ЗАДАНИЕ 1:
Чьё имя, по словам автора статьи о промежуточной культуре, первым приходит на память?
ЗАДАНИЕ 2:
Переведите на английский язык предложение из статьи о промежуточной культуре: «Это процесс не только отдельных людей, или групп, или масс, это процесс преображения всего города, всех его служб, всей его культуры и самого его облика».
### СТАТЬЯ ###
Или — тоже из области огромного количества крестьян, быстро ставших горожанами, — это «повреждение нравов», промежуточное состояние культуры, когда человек оторвался от деревни и еще не прикипел к городу, не перестроился, не стал носителем настоящей городской культуры. Это не происходит так быстро, как быстро человек может уехать из колхоза и устроиться на завод. Или даже институт закончить. Или даже в Союз писателей вступить…
Сельская масса должна освоиться в городе, выработать в себе такую культуру, которая всеми своими формами способствовала бы новому роду занятий, новому образу жизни.
Это процесс не только отдельных людей, или групп, или масс, это процесс преображения всего города, всех его служб, всей его культуры и самого его облика.
Литераторы последних десятилетий, сами выходцы из села, основательно разработали феномен промежуточной культуры. Тут первым приходит на память имя В. Шукшина. «Живет такой парень», «Ваш сын и брат», «Печки-лавочки», «Калина красная» — нерв этих фильмов, как и нерв главного характера рассказов В. Шукшина — в драматическом, непрерывном, желанном, порою — трагическом движении крестьянина от своей культуры сельской, земледельческой к культуре иных сфер, иного труда, иных социальных слоев.
Не надо думать, что это — открытие В. Шукшина, он работал в традициях русской литературы, где тема перехода крестьянина в иные человеческие качества разрабатывается постоянно. Скажем, С. Есенин с большой лирической силой написал крестьянский характер на переломе политическом, социальном, когда страна меняет всю структуру управления, всю идеологию, когда перед селом открывается новый путь, когда сам герой поэтического мира глубоко переживает свою промежуточность. Большие поэты порою создают такие строки, в которых сказывается весь их облик — весь в одной строке. У С. Есенина есть строка —
И утратив скромность, одуревши в доску…
Вот он поэтический, стилистический, лексический образ промежуточности.
### ЗАПИСИ НАБОРА ДАННЫХ ###
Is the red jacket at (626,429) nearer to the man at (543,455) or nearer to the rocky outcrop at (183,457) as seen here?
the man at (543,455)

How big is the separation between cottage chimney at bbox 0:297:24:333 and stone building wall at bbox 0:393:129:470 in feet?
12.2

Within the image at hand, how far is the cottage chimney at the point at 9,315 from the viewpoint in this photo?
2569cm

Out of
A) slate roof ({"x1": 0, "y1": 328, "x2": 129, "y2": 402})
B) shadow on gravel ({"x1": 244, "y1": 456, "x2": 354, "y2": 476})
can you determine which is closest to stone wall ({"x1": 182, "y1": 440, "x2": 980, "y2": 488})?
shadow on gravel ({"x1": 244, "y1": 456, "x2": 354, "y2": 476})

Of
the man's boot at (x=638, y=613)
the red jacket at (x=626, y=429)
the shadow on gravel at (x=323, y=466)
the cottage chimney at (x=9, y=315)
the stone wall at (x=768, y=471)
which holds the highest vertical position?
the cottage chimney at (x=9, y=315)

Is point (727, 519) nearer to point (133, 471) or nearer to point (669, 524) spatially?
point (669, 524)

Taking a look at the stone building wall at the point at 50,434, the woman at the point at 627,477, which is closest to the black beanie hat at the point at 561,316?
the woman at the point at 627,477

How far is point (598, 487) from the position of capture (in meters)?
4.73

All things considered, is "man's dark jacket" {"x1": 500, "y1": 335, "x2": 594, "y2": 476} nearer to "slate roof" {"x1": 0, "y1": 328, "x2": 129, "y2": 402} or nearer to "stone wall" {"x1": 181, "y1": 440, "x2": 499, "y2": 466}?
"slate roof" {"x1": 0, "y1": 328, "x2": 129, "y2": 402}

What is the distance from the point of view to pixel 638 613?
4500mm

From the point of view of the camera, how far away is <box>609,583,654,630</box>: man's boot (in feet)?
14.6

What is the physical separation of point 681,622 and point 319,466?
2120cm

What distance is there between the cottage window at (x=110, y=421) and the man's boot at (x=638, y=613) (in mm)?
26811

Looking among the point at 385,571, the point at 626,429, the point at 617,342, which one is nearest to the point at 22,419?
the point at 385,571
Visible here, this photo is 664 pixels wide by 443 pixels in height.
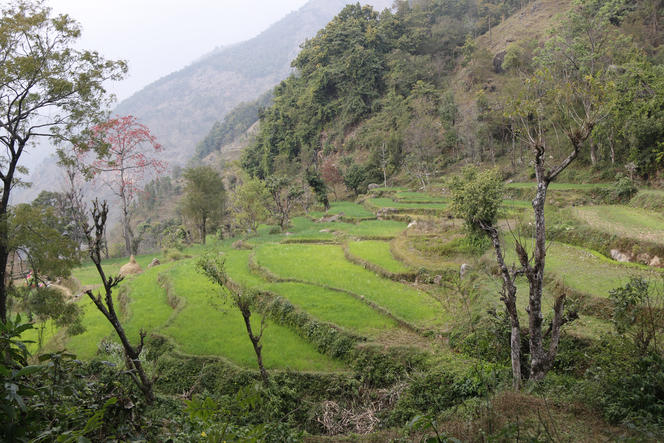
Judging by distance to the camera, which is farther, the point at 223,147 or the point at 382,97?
the point at 223,147

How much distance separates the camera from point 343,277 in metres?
15.2

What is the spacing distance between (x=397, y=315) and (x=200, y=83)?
162 m

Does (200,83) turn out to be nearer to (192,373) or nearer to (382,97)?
(382,97)

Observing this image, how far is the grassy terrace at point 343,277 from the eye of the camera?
37.4ft

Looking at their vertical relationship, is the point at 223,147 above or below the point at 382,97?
above

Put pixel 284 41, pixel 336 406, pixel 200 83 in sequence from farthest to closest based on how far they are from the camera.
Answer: pixel 284 41, pixel 200 83, pixel 336 406

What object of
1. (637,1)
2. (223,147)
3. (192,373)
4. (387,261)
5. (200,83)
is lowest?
(387,261)

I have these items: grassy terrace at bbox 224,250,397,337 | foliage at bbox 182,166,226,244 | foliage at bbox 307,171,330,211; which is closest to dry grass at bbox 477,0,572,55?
foliage at bbox 307,171,330,211

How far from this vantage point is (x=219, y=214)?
35.4 metres

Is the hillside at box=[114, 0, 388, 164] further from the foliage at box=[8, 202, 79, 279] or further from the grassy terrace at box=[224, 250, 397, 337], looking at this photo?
the foliage at box=[8, 202, 79, 279]

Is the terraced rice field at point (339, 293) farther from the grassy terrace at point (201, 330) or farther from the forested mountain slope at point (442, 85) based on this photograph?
the forested mountain slope at point (442, 85)

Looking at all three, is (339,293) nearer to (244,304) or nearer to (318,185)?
(244,304)

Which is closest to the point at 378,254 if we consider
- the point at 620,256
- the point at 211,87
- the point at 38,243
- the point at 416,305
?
the point at 416,305

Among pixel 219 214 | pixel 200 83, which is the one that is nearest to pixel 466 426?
pixel 219 214
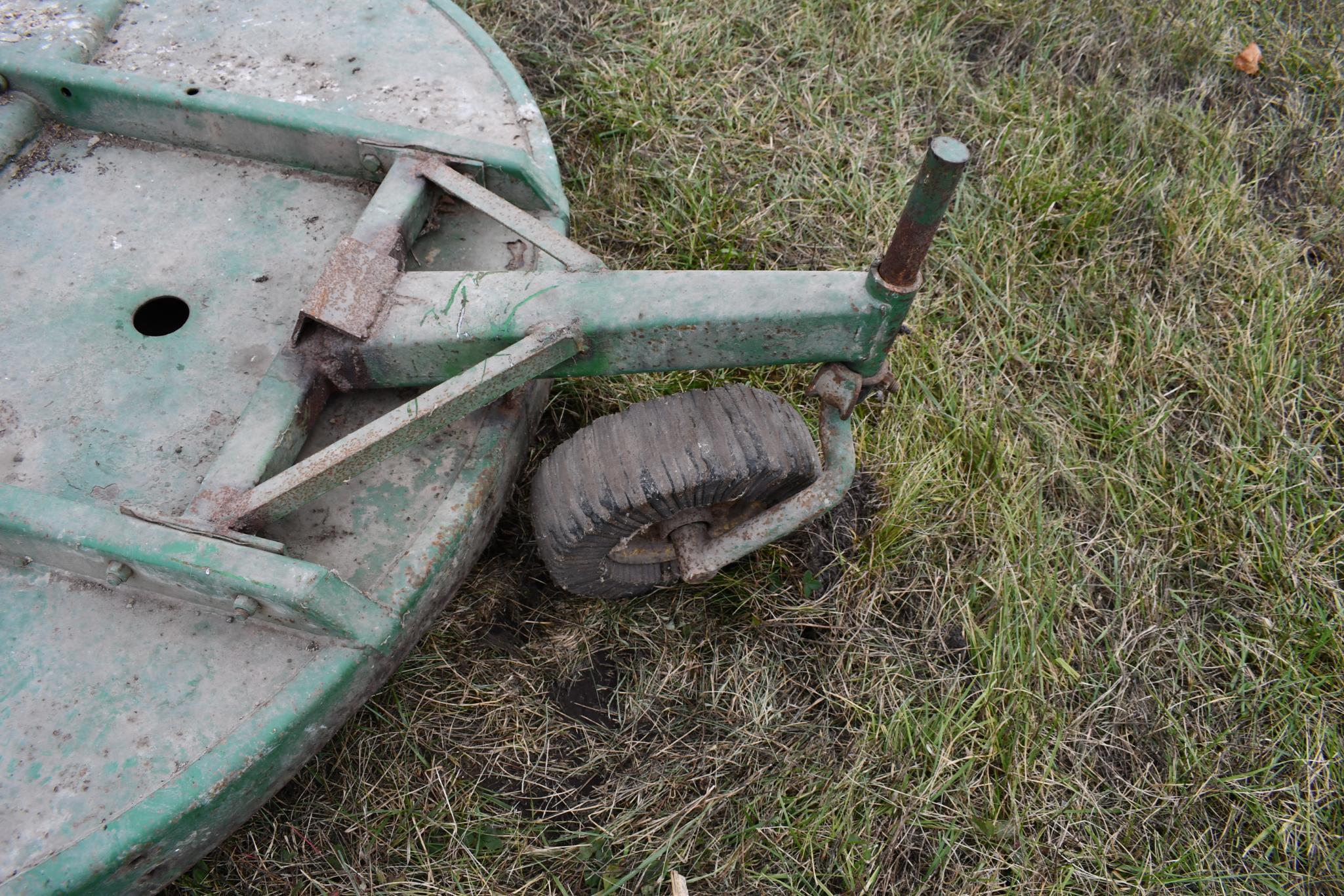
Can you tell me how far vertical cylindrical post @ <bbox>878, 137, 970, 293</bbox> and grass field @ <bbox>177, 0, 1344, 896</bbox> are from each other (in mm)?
924

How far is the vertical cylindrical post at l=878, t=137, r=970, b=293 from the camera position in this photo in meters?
1.59

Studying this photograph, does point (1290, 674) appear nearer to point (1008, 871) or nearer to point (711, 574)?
point (1008, 871)


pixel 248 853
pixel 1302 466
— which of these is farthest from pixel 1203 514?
pixel 248 853

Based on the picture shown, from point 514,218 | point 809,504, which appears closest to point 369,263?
point 514,218

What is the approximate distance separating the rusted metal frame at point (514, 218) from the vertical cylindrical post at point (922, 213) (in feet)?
1.95

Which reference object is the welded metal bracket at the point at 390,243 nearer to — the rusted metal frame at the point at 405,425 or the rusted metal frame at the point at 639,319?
the rusted metal frame at the point at 639,319

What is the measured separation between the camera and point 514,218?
2137mm

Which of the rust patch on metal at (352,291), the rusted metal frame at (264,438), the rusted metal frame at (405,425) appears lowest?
the rusted metal frame at (264,438)

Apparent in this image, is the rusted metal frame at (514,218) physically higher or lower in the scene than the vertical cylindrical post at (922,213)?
lower

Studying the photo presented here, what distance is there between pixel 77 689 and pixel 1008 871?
1947 millimetres

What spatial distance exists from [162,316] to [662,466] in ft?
4.21

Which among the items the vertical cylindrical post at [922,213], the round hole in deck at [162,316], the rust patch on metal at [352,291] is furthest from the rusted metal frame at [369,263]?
the vertical cylindrical post at [922,213]

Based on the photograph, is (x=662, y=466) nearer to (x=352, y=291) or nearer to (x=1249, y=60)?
(x=352, y=291)

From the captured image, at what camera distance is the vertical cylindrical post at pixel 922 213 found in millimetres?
1595
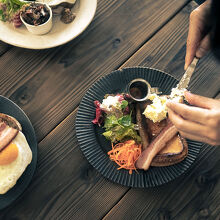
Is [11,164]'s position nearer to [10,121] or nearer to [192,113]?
[10,121]

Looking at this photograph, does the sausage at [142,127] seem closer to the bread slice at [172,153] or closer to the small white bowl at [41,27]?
the bread slice at [172,153]

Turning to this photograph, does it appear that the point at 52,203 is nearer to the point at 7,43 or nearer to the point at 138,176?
the point at 138,176

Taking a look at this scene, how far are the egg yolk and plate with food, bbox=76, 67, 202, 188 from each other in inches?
14.9

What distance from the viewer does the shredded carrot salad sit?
174cm

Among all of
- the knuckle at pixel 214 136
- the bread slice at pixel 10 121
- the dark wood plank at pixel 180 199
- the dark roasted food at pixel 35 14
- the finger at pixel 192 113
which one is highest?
the dark roasted food at pixel 35 14

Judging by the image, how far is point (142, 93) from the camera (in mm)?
1814

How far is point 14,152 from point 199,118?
0.95 m

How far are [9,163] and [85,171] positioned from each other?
464 mm

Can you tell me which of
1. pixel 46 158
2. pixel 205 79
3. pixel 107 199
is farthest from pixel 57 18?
pixel 107 199

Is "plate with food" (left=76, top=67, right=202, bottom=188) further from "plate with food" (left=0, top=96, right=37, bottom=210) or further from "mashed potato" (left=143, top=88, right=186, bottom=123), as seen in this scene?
"plate with food" (left=0, top=96, right=37, bottom=210)

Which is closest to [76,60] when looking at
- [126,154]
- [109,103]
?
[109,103]

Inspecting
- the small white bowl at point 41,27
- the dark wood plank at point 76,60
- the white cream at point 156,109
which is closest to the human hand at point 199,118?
the white cream at point 156,109

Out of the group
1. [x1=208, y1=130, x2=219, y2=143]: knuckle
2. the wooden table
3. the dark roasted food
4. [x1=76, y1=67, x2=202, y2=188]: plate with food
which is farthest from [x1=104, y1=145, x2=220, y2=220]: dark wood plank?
the dark roasted food

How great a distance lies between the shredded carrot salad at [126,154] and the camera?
1739 mm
###
ГОТОВЫЙ ОТВЕТ 1:
Имя В. Шукшина.

ГОТОВЫЙ ОТВЕТ 2:
This is a process not only of individual people, or groups, or masses; it is a process of transforming the whole city, all its services, all its culture, and its very appearance.